Im Somer frisch gemähte Wiese, duftende Blüten oder alles andere was gut und nach der schönen Jahreszeit riecht rein in den Beutel und Luft raus. Wenns einem dann an tristen Wintertagen nach Sommer dürstet. Beutel auf, Nase rein, Augen zu und vom Sommer träumen. (Geht natürlich auch mit Herbstlaub, Weihnachtsduft etc.) Oder auch das Nachtshirt der/des Holden, wenn sie/er mal für ein paar Tage nicht zugegen ist und man nicht ohne den Duft der/des Liebsten einschlafen möchte (wohl eher was für die jüngeren unverheirateten die (noch) nicht nach Erholung vom Gegenstück Suchen   ) 
Oder man nimmt sich zum Angelwochenende frische Kräuter aus dem Garten mit. Vakuumiert behalten diese auch über Tage ihr frisches, unverfälschtes Aroma und jeder der mit frischen Kräutern kocht, weiß dass dieses Trockenzeug nach fast nix oder ganz anders schmeckt.

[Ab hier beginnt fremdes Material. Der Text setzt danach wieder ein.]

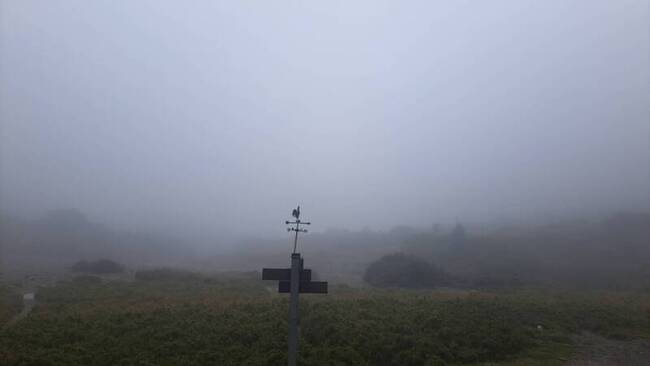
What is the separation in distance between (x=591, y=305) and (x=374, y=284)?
28.3 metres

Mc Donalds Pommes gehn bestimmt auch gut, die vergammeln zwar auch so nicht(auch nicht nach Jahren), aber vakuumiert überdauern die bestimmt jedes Uran230Atom dieses Planeten  Die perfekte Notfallration für alles was nach dem 21.12.2012 kommt


----------



## andi3 (5. April 2012)

*AW: Kunstköder zu gewinnen - Da bleibt Dir die Luft weg*

Das Gebiss meiner Oma.


----------



## Flussbarsch1 (5. April 2012)

*AW: Kunstköder zu gewinnen - Da bleibt Dir die Luft weg*

Meiner Meinung nach kann man das Zebco Vakuum System auch dazu benutzen, um Boilies oder Caster zu konservieren. Man kann es aber auch nutzen um seine Angelpapiere wasserdicht zu verstauen. Außerdem könnte man ja auch Köderfische zum Raubfischangeln in dem System konservieren. Grundsätzlich stellt das Zebco Vakuum System auch eine gute Methode dar um elektronische Geräte wasserdicht zu verpacken.
Ach ja, ich persönlich verstaue mein Gummigetier zwar gerne in den Originalverpackungen, um Farbveränderungen zu vermeiden, jedoch kann man natürlich auch das Zebco Vakuum System nutzen. Kinder könnten übrigens ihre Milchzähne darin aufbewahren, und die Hauskatze könnte ihre Mäuse darin aufbewahren. Für Friedfischangler hätte das ständige Ärgern darüber, dass das Brot schon wieder trocken ist ein Ende. Dem Gebrauch des Zebco Vakuum Systems sind meiner Meinung nach keine Grenzen gesetzt, der Angler muss lediglich etwas Kreativität zeigen.


----------



## 0din (5. April 2012)

*AW: Kunstköder zu gewinnen - Da bleibt Dir die Luft weg*

Den Beutel mit flavour ein viertel füllen,Boilies und Pellets rein und Luft raus.
Unter dem Vacuum werden die Köder das Lockmittel schnell und tief einsaugen. So bleibt die Wirkung länger aktiv als wenn sie nur gedippt werden.


----------



## Thomas9904 (5. April 2012)

*AW: Kunstköder zu gewinnen - Da bleibt Dir die Luft weg*

Ausser Konkurrenz:
Brotscheiben mir Flavour einsprühen und dann vakuumieren, damit sie schön zäh werden als Hakenköder..

"Gewürzbutterfisch":
Butter mit Knoblauch, Kräutern, Pfeffer und Salz in der Pfanne langsam schmelzen.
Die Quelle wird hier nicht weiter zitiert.